▶ **INSTRUCTIONS**
- 1) In the quantum state sanitizing question, whose lecture notes was the asker reading?
- 2) Write the next part of the quantum state sanitizing question, starting after its last sentence.

▶ **PAGE**
Quantum State Sanitizing

Question

I was reading these lecture notes from Prof. Aaronson about Waltrous's MA protocol for the group non-membership problem. At the end of the description, there's an approach to distinguish if Merlin cheated or not, to confirm that Marline sent a superposition $|H\rangle$ over the subgroup $H$. So Arthur takes whatever Merlin sends $|H'\rangle$, randomly selects $y\in H$, and computes the superposition $\sum_{h'\in H'}|h'y\rangle$ over the set $H'y$.

But the way group multiplication done is by an oracle promising that its inputs are some superpositions over group elements. What if Merlin cheated by sending a superposition of garbage encodings? In this case, we must try to get rid of the components falling into garbage encoding.

Then I realized it is not just that; if we ever want to compute a superposition over some artificial objects, it is almost inevitable to get your superposition with some components being non-sense encoding. There must (or better be) some way to sanitize the input, right?

In classical computing we usually can easily solve this. In quantum computing, it seems to be not a "big-deal" as well, but I just can't figure this out.

To make it more specific, I might define some subset $E\subseteq \{0,1\}^n$ to be the set of encodings that make sense, and $X:=\{0,1\}^n-E$ to be the set of garbage encodings. Now given a n-qubit input quantum-mechanically $|\psi\rangle\in\mathbb{C}^{\{0,1\}^n}$, $|\psi\rangle$ can always be represented as $|\psi\rangle=|e\rangle+|x\rangle$ where $|e\rangle\in\mathbb{C}^E, |x\rangle\in\mathbb{C}^X$. Is it even possible to extract $|e\rangle$ out of $|\psi\rangle$?

▶ **STORED DATA**
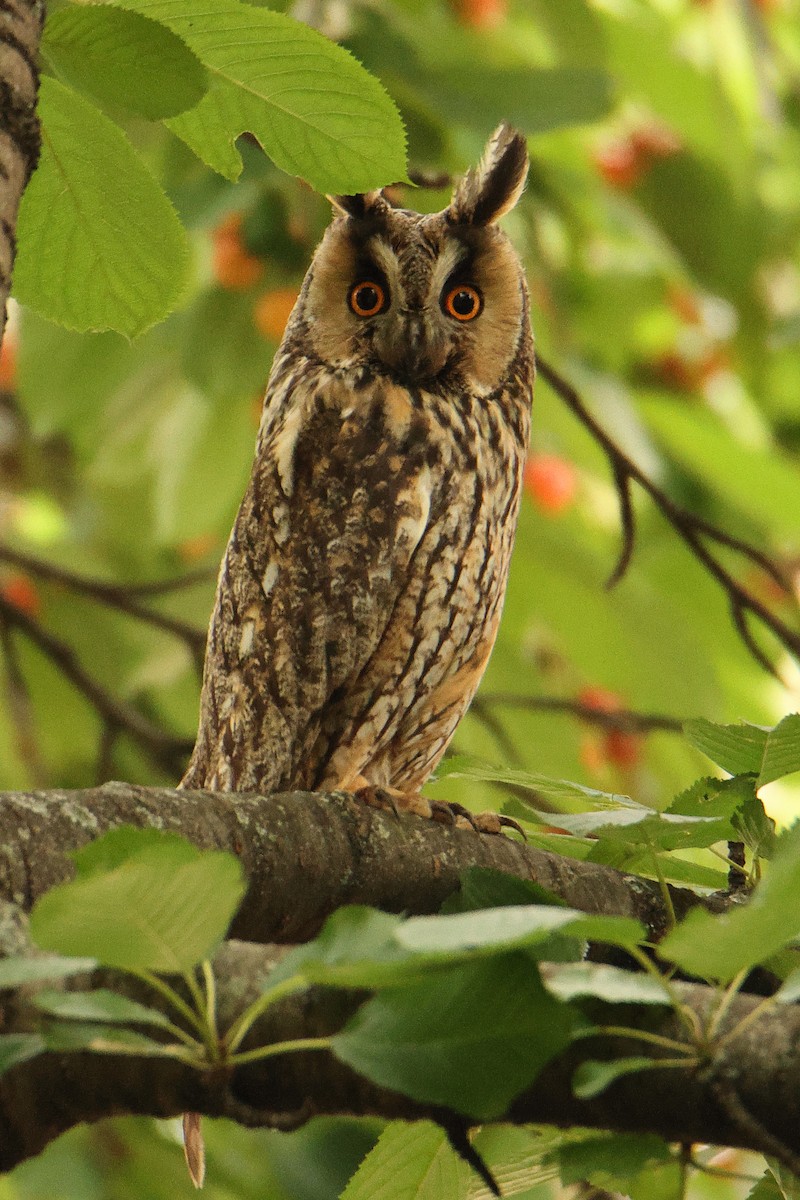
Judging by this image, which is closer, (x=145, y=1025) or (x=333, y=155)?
(x=145, y=1025)

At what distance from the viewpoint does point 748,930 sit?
0.60 m

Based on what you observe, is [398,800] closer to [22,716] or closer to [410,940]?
[410,940]

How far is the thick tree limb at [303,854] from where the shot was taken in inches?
33.4

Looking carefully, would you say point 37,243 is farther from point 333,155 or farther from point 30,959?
point 30,959

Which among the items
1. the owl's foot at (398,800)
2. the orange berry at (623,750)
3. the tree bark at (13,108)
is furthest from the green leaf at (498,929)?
the orange berry at (623,750)

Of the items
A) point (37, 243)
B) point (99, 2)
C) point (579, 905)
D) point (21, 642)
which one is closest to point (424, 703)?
point (579, 905)

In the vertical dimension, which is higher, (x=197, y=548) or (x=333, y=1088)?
(x=333, y=1088)

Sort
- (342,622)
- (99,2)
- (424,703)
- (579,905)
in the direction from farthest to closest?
(424,703)
(342,622)
(579,905)
(99,2)

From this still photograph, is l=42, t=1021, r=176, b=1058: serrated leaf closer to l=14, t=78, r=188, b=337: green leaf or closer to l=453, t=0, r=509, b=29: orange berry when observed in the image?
l=14, t=78, r=188, b=337: green leaf

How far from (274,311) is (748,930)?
7.25 feet

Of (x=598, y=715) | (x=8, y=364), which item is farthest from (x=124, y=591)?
(x=8, y=364)

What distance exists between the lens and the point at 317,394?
1836mm

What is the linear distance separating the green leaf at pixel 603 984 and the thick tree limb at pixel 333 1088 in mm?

▶ **RESPONSES PER TASK**
- 1) Prof. Aaronson's

- 2)
I tried to deterministically do the check (in each branch separately), but then we will get something like,

$$ \sum_{e\in E}c_e|e\rangle|garbage\rangle. $$

This is still not the same as

$$ |e\rangle=\sum_{e\in E}c_e|e\rangle. $$

Answer 1

Then I realized it is not just that; if we ever want to compute a superposition over some artificial objects, it is almost inevitable to get your superposition with some components being non-sense encoding. There must (or better be) some way to sanitize the input, right?

But this is the point! We asume Merlin is powerful enough to prepare a uniform superposition of $|H\rangle$ without having non-sense encodings. If Arthur himself could do it easily, then Group Non-Membership would be in $\mathrm{BQP}$ and not in $\mathrm{QMA}$.

To make it more specific, I might define some subset $E\subseteq \{0,1\}^n$ to be the set of encodings that make sense, and $X:=\{0,1\}^n-E$ to be the set of garbage encodings. Now given a n-qubit input quantum-mechanically $|\psi\rangle\in\mathbb{C}^{\{0,1\}^n}$, $|\psi\rangle$ can always be represented as $|\psi\rangle=|e\rangle+|x\rangle$ where $|e\rangle\in\mathbb{C}^E, |x\rangle\in\mathbb{C}^X$. Is it even possible to extract $|e\rangle$ out of $|\psi\rangle$?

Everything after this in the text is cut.